- Wunsch nach mehr Abschottung und Abwehr 'unerwünschter Menschen'
Wenn du es unbedingt als "Rechtsruck" bezeichnen magst, dann wird das wohl am ehesten auf diese Thematik zutreffen, dass ich ein paar meiner früheren Ansichten heute etwas differenzierter sehen würde. Aber ich muss dir ja nicht erzählen, aus welcher Zeit ich bzw. wir kommen, und wie das damals in den 90ern noch war, als Asylantenheim brannten und Skinheads durch die Straßen marschiert sind. Da fiel es wahrlich nicht schwer, sich zu positionieren und für eine Seite zu entscheiden, und es war selbstverständlich, als intelligenter aufgeklärter Mensch "gegen Nazis" zu sein.
Seither hat sich viel geändert, und die Dinge sind eben doch ein bisschen komplizierter geworden, auf so vielen verschiedenen Ebenen,
Vielleicht noch hierzu, auch vor dem Hintergrund der furchtbar überraschenden gegenwärtigen Entwicklungen in der AfD:
Ich kenne einige Menschen im Osten, die die 'Baseballschlägerjahre' von Anfang bis Ende miterlebt haben und die u.a. an der Verteidigung von Zentren bzw Vierteln beteiligt waren. Es mag sein, dass wir heute nicht mehr in der Form mit rechter Straßengewalt konfrontiert sind, wie es in den 90ern der Fall war. Trotzdem würde keiner von den Leuten sagen, dass es heute 'besser' ist oder dass sich irgendwelche Fronten verschoben hätten. Wir erleben eine beispielslose Faschisierung breiter Teile der Bevölkerung, da kann die Front der Verharmloser (in deren Horn auch du bläst) so lange dagegen anreden, wie sie will. Es sind ja primär Konservative, die hier verharmlosen, da sie sich selbst eine 'Rückkehr zu den alten Werten' wünschen. Für Menschen, die ein Problem mit Autorität und 'überkommenen Wertvorstellungen' haben, sollte vollkommen klar sein, wo der Feind steht. Dass neue Probleme hinzugekommen sind, ändert daran überhaupt nichts. Auch mit dem Islamismus und der Gewalt durch migrantische Bandenstrukturen wird man angemessen umgehen müssen. Nur geht die politische Gefahr hierzulande nun mal eindeutig von Rechts aus, und nein, die Rechten haben in keiner Weise 'freiheitliche' Positionen vertreten, es sei denn, man ist so blöd, die Ablehnung von Masken zum elementaren Bürgerrecht zu verklären.

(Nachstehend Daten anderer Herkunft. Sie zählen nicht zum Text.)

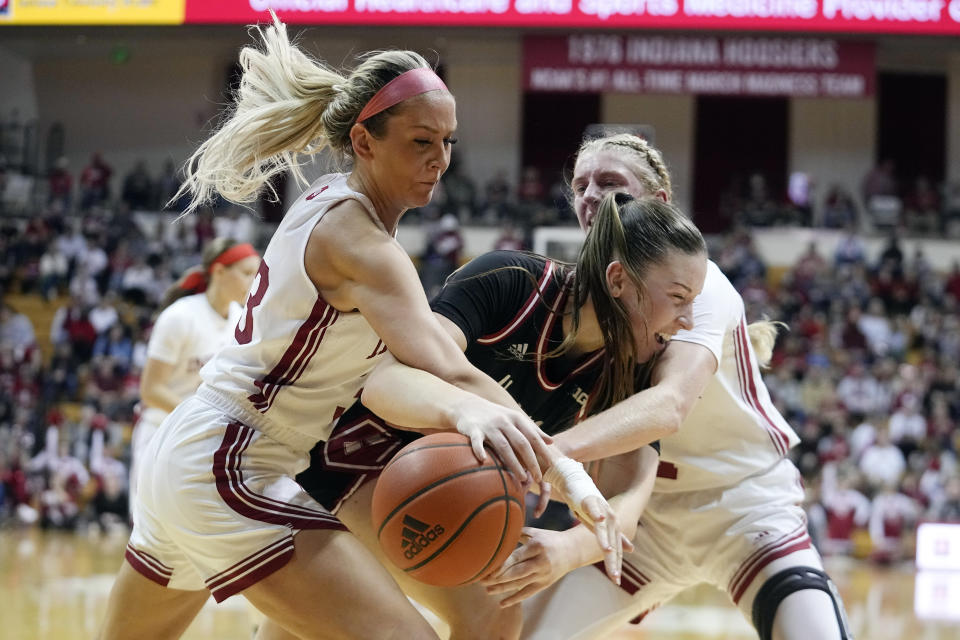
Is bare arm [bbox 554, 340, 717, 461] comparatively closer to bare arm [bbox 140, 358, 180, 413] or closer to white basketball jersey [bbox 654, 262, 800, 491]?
→ white basketball jersey [bbox 654, 262, 800, 491]

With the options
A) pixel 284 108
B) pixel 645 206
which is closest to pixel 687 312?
pixel 645 206

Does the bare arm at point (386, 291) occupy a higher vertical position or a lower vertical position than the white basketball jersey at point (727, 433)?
higher

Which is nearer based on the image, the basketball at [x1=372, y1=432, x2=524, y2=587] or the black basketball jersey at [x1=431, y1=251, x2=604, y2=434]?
the basketball at [x1=372, y1=432, x2=524, y2=587]

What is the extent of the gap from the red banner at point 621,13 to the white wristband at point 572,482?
1115 cm

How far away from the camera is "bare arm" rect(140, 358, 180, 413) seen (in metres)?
5.67

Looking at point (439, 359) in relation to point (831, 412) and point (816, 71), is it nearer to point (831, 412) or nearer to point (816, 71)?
point (831, 412)

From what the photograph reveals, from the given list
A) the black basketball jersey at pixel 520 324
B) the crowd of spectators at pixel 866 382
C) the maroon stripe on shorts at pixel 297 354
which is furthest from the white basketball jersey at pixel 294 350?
the crowd of spectators at pixel 866 382

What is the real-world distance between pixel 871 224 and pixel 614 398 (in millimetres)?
15248

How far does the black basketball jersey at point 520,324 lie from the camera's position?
8.97 ft

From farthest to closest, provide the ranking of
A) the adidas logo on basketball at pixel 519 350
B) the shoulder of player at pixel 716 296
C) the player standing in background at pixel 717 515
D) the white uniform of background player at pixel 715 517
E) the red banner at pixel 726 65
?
1. the red banner at pixel 726 65
2. the white uniform of background player at pixel 715 517
3. the player standing in background at pixel 717 515
4. the shoulder of player at pixel 716 296
5. the adidas logo on basketball at pixel 519 350

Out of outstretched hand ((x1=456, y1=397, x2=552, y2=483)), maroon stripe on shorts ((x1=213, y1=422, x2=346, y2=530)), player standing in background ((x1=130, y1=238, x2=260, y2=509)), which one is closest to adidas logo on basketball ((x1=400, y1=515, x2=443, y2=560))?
outstretched hand ((x1=456, y1=397, x2=552, y2=483))

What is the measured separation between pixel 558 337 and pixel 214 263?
10.7ft

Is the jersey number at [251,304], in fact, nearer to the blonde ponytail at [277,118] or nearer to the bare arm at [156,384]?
the blonde ponytail at [277,118]

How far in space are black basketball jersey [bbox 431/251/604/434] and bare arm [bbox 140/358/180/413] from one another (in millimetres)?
3169
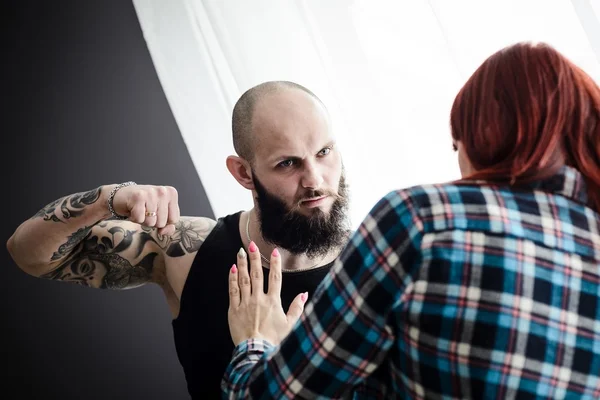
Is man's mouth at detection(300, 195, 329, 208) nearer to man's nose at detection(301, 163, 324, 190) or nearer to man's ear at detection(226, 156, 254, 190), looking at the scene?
man's nose at detection(301, 163, 324, 190)

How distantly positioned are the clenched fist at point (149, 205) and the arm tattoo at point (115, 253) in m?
0.20

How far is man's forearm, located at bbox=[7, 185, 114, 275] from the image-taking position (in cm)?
117

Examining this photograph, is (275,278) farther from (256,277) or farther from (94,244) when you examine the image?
(94,244)

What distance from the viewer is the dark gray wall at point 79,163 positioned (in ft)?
5.39

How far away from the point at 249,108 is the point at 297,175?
219 millimetres

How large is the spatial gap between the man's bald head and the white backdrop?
200mm

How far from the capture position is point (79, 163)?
1703 mm

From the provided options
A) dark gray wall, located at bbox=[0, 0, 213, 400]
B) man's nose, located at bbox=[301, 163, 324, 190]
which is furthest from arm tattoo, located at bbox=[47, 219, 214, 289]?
dark gray wall, located at bbox=[0, 0, 213, 400]

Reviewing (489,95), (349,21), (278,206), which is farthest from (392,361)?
(349,21)

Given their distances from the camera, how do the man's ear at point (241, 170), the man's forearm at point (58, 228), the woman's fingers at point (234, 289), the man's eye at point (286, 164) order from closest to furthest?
1. the woman's fingers at point (234, 289)
2. the man's forearm at point (58, 228)
3. the man's eye at point (286, 164)
4. the man's ear at point (241, 170)

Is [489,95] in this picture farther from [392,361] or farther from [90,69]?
[90,69]

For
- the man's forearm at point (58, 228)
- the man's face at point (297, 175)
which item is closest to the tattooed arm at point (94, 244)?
the man's forearm at point (58, 228)

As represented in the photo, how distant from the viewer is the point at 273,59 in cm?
161

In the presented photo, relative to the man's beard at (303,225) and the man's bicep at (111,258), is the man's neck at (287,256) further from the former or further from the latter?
the man's bicep at (111,258)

Ich denke, wir sind über den Punkt weit hinaus, in dem der Fokus aus Überzeugungsarbeit liegen sollte. Natürlich kann bzw sollte man mit den Leuten reden, die politisch unentschlossen sind. Aber der rechten Symbiose aus Mob und Elite (eine Kerneigenschaft des Faschismus) muss die Stirn geboten werden. Und jemand, der sich selbst als 'Anarchist' begreift, sollte die legitime und notwendige Kritik an politischen Fehlentwicklungen nicht mit dem existenziellen Kampf gegen Faschismus und autoritäre Formierung auf eine Stufe stellen.